--- TEXTO FORNECIDO ---

HISTÓRIAS E LENDAS DE SANTOS -
PIONEIROS DO AR
As primeiras aviadoras
J.Muniz Jr. (*)
No dia 18 de maio de 1922, os banhistas que se encontravam na praia do
Gonzaga tiveram uma grata surpresa. Tudo ocorreu por volta das 11h45, quando todos presenciaram as evoluções de um pesqueno
aeroplano, que pouco depois pousou na areia, sendo então rodeado pelos mais curiosos, que ficaram estupefatos quando viram que o piloto do aparelho era
uma encantadora moça. Era a aviadora Anésia Pinheiro Machado que havia decolado de São Paulo pouco antes, trazendo uma afetuosa saudação de A Gazeta
(N.E.: jornal paulistano) à imprensa santista.
O certo é que Anésia estava sendo aguardada na praia pelas autoridades da cidade e, ao desembarcar do seu
aparelho Aviatik, foi alvo de manifestações de carinho e apreço, tendo recebido inclusive vários ramalhetes de flores e outras homenagens pela
arrojada viagem. Depois de visitar as redações dos órgãos de imprensa de nossa cidade, a intrépida aviadora regressou à capital.

--- DADOS BRUTOS ---

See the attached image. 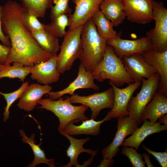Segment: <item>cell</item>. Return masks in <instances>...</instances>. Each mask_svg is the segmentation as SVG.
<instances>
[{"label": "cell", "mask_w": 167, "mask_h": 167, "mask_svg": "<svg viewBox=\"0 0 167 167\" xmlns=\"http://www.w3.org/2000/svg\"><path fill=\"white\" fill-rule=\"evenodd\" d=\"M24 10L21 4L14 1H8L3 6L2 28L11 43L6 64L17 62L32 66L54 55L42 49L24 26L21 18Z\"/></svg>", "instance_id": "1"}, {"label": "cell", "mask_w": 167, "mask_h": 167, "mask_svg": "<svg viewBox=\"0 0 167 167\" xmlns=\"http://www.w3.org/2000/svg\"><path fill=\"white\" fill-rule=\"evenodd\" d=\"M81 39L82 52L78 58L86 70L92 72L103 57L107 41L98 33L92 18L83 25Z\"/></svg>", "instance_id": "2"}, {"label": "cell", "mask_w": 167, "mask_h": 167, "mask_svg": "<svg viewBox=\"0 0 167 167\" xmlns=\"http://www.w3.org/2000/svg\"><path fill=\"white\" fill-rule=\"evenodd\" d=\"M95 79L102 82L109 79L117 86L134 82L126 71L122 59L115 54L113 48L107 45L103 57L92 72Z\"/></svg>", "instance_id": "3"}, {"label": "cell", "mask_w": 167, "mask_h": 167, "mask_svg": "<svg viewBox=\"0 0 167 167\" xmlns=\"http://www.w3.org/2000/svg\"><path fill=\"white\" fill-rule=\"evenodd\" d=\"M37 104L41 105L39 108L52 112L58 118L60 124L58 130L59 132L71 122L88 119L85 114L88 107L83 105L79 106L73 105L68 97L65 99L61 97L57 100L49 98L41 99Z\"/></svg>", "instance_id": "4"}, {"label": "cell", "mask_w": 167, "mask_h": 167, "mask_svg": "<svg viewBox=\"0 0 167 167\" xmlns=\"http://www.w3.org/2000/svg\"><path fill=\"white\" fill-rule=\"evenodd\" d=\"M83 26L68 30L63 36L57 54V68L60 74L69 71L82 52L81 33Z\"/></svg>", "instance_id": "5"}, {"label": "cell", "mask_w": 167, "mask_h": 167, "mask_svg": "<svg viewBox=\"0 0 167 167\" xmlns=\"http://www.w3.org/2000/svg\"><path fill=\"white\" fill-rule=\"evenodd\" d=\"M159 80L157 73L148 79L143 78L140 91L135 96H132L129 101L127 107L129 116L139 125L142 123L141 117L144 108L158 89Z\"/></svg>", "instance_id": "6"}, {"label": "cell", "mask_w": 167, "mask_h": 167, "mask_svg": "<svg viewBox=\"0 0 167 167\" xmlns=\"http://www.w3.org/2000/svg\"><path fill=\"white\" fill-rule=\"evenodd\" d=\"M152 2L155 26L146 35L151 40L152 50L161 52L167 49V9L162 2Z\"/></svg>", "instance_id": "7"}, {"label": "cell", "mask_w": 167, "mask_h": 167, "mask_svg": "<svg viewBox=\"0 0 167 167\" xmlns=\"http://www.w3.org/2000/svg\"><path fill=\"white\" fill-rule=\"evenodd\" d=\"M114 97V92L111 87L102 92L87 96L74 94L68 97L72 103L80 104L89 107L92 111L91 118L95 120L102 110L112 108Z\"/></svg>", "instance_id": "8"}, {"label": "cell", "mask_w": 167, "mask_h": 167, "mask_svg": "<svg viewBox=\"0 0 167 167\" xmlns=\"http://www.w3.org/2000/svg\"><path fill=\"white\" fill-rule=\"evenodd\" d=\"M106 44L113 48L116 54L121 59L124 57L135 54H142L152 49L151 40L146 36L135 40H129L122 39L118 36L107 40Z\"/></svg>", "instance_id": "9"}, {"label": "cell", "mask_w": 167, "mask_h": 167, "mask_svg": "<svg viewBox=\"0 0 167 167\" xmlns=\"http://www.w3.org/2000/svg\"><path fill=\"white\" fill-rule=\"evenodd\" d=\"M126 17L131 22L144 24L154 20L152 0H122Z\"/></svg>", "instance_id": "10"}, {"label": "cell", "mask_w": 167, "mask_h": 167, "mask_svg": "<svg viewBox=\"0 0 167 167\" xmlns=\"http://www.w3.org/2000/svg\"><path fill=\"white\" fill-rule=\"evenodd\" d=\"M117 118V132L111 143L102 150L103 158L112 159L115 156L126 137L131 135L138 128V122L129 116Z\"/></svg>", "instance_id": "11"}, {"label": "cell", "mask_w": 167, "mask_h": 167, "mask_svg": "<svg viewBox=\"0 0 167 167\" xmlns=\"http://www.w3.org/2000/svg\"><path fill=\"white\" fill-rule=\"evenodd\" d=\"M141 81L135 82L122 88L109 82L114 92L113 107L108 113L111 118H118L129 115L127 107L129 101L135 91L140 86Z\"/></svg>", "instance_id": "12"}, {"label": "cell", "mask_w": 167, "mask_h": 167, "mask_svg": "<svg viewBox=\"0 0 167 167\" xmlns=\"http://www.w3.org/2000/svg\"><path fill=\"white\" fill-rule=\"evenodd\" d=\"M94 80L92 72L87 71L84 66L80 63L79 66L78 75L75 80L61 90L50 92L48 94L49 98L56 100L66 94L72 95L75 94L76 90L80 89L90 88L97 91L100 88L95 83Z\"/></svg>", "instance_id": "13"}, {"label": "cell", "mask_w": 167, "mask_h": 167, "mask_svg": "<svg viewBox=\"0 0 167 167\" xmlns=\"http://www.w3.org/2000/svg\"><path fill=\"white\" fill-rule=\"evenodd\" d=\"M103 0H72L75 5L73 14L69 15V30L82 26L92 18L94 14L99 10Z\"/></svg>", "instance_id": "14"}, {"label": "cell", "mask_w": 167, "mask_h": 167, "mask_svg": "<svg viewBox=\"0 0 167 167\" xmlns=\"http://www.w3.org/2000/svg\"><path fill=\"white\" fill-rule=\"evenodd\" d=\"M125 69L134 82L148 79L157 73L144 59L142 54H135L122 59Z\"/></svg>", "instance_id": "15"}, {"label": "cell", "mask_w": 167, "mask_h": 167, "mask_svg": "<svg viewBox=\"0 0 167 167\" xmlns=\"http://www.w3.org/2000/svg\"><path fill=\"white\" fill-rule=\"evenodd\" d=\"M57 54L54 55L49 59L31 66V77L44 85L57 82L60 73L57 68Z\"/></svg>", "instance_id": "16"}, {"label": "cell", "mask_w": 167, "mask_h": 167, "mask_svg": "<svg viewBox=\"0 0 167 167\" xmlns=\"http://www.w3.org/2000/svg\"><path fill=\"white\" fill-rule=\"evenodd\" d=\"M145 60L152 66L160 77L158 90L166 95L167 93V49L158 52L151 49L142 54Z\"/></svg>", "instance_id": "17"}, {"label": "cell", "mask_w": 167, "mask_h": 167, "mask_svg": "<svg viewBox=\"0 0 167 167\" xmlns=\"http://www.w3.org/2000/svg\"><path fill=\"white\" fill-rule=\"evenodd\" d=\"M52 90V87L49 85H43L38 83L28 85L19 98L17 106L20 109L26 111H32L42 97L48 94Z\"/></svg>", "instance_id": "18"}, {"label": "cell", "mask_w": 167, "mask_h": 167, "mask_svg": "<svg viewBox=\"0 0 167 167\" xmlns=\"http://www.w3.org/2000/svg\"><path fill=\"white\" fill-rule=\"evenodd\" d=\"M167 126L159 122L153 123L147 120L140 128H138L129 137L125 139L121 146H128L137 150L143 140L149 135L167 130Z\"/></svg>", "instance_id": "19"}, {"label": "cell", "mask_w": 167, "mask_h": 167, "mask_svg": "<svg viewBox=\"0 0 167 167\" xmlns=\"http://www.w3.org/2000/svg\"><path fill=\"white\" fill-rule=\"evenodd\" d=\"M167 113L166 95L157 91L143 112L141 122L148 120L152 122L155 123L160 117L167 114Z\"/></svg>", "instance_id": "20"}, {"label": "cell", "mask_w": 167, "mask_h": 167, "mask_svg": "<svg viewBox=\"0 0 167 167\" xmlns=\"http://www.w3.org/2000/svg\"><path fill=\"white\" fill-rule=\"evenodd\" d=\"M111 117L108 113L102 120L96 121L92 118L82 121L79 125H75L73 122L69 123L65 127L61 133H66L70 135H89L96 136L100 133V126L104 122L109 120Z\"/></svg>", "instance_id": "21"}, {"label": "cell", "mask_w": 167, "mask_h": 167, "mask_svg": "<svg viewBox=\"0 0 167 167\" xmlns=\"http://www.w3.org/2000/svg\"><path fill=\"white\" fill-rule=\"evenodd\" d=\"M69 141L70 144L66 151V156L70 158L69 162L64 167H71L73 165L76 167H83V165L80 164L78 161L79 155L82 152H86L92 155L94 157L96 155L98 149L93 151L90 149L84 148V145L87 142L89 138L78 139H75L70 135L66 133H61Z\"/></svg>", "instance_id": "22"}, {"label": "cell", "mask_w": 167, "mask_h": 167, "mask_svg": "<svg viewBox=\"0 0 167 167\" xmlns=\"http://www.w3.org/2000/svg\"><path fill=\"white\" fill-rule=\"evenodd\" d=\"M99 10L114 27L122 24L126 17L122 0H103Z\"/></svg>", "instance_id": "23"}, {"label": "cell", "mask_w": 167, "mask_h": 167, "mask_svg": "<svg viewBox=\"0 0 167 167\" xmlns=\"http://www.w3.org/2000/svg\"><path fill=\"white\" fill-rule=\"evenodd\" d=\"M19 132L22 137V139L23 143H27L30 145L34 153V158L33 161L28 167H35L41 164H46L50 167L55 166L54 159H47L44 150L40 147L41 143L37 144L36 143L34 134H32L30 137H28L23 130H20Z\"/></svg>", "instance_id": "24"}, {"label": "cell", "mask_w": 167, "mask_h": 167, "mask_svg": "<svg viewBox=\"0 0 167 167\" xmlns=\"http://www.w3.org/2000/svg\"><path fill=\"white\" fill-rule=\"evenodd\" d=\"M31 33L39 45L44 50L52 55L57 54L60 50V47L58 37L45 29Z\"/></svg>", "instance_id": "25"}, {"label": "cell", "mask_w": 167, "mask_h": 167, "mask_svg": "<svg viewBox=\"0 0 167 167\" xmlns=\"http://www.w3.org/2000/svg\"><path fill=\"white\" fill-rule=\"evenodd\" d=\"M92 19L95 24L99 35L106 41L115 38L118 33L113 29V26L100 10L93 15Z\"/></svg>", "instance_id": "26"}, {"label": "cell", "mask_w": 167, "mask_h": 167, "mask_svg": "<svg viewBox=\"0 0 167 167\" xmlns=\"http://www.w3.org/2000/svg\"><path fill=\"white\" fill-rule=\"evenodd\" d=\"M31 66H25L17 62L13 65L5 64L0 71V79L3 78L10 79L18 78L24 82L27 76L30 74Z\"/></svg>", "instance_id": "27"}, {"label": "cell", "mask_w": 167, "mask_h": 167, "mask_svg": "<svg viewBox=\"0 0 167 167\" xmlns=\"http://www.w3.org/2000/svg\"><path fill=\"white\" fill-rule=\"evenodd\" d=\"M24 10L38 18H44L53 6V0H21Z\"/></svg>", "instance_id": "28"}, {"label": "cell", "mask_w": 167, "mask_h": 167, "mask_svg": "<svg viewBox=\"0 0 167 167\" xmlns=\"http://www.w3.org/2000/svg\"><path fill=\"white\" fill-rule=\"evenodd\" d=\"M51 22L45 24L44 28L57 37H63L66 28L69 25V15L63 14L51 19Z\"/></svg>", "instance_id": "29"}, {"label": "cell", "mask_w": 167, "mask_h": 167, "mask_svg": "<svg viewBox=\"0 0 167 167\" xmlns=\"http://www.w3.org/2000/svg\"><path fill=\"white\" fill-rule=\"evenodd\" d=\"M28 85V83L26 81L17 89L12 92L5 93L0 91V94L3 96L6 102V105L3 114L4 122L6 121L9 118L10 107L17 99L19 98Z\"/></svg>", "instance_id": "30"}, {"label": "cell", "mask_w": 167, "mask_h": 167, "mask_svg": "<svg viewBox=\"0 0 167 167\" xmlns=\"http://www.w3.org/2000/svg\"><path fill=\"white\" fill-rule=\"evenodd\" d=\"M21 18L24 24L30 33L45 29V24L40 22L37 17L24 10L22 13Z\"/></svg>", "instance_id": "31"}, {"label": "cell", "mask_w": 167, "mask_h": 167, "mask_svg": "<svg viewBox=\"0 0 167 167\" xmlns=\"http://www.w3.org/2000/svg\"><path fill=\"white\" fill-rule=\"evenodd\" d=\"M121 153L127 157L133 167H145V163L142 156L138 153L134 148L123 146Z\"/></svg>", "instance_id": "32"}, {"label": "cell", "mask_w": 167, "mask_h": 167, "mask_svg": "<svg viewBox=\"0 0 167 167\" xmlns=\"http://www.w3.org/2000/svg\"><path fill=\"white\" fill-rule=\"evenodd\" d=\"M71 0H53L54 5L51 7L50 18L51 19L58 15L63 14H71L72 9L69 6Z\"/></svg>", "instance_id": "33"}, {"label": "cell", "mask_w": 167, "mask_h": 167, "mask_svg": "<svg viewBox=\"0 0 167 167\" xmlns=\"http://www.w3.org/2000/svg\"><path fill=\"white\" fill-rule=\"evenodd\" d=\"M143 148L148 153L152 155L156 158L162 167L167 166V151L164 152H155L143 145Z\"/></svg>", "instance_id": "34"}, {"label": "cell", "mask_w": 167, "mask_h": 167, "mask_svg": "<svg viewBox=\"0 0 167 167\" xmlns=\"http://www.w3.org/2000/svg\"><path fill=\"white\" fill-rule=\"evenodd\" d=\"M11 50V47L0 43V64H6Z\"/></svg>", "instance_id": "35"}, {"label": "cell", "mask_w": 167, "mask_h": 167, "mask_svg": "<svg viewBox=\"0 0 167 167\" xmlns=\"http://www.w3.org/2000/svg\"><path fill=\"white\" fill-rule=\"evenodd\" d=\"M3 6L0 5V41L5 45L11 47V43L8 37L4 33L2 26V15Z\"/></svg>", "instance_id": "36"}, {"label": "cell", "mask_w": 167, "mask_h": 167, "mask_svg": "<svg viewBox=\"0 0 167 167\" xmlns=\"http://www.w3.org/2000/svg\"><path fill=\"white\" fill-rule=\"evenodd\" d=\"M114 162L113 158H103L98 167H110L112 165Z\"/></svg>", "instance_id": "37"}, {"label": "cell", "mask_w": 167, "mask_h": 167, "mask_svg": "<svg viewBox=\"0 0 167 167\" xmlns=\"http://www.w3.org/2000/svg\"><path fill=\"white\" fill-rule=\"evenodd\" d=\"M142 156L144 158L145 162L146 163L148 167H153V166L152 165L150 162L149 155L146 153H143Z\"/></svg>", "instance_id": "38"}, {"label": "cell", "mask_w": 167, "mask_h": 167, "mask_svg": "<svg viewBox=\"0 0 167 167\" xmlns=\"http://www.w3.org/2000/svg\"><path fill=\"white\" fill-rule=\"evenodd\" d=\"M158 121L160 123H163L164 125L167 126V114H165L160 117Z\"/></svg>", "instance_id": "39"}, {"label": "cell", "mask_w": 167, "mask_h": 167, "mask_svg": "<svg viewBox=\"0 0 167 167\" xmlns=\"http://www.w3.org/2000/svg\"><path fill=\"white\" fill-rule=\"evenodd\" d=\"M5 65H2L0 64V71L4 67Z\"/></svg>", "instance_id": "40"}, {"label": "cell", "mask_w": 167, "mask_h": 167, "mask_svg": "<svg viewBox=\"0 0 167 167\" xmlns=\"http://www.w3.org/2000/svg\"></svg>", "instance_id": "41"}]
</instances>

---

> [OBJETIVO A]: No texto sobre as primeiras aviadoras, qual era o modelo do aparelho pilotado por Anésia Pinheiro Machado?
> [OBJETIVO B]: Dê continuidade ao texto sobre as primeiras aviadoras, começando logo após a última frase apresentada.

> [RESULTADO DO EXERCÍCIO A]: Era um Aviatik.

> [RESULTADO DO EXERCÍCIO B]:
Quanto à saudação endereçada à imprensa local, foi a mesma redigida nos seguintes termos:
À imprensa de Santos:
Aos prezados colegas da imprensa de Santos, A Gazeta envia, através dos ares e por intermédio da gentil
aviadora patrícia Anésia Pinheiro Machado, as suas saudações afetuosas.
Nesse momento em que o espírito público acompanha, com indizível
interesse, as peripécias emocionantes de uma ousada e brilhante iniciativa nos domínios da aviação, a proeza da sota paulista deve merecer o
nosso mais simpático e dedicado apoio.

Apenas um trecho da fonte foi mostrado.